> [Passage to read]:
::::::

$300,000 grant will support work on building new computational tools that exploit statistical inference
Computer scientist Ryan Adams will use his DARPA Young Faculty Award to explore new ways to make probabilistic models and the manipulation of these models work on modern computational architecture. (Photo by Eliza Grinnell, SEAS Communications.)
Ryan Adams, Assistant Professor of Computer Science at the Harvard School of Engineering and Applied Sciences (SEAS), has won a Defense Advanced Research Project Agency (DARPA) Young Faculty Award.
Adams will receive $300,000 to support his project titled "Developing New Methods of Multi-Core Statistic Inference Towards Rapid Data Fusion and Information Extraction."
The grant will be focused on pursuing research towards large-scale inference using Markov chain Monte Carlo methods. Many of the most powerful modern techniques for data analysis and machine learning rely on probabilistic models, and the manipulation of these models often presents a significant computational challenge.
Adams’ group is looking for new ways to make these kinds of algorithms work on modern computational architecture, which favors multiple weakly-coupled processors rather than a single fast CPU.
"This is an exciting research direction, as significant progress in these techniques impacts not only computer science, but also many other fields such as physics, statistics, and biology," says Adams. "We hope to couple innovative new mathematical foundations with engineering efforts to build practical and widely useful systems."
Adams joined Harvard in July 2011; he runs the Harvard Intelligent Probabilistic Systems group, which is dedicated to building intelligent algorithms.
Previously, he was a CIFAR Junior Research Fellow at the University of Toronto. He earned his Ph.D. in Physics from the University of Cambridge and B.S. in Electrical Engineering and Computer Science from MIT.
His research focuses on machine learning and computational statistics, but he is broadly interested in questions related to artificial intelligence, computational neuroscience, machine vision, and Bayesian nonparametrics.

::::::

> [Data shown]:

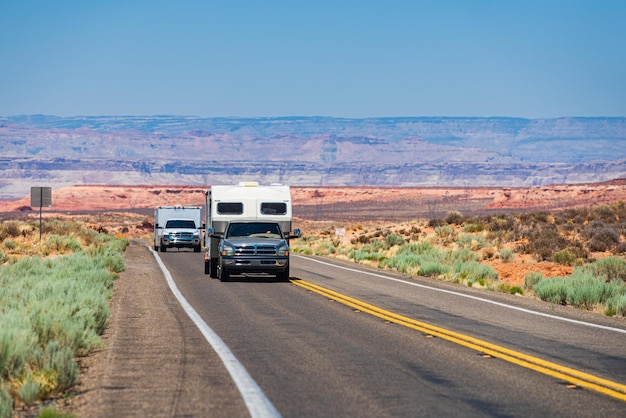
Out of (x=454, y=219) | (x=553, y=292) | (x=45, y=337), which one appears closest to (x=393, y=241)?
(x=454, y=219)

::::::

> [How to complete this task]: Sum up the article above about Ryan Adams's DARPA award in two sentences.

> [Answer to the problem]: Ryan Adams, Assistant Professor of Computer Science at Harvard SEAS, has won a $300,000 DARPA Young Faculty Award for research on large-scale inference with Markov chain Monte Carlo methods. His group is looking for ways to make these probabilistic algorithms work on modern computers that favor many weakly-coupled processors over a single fast CPU.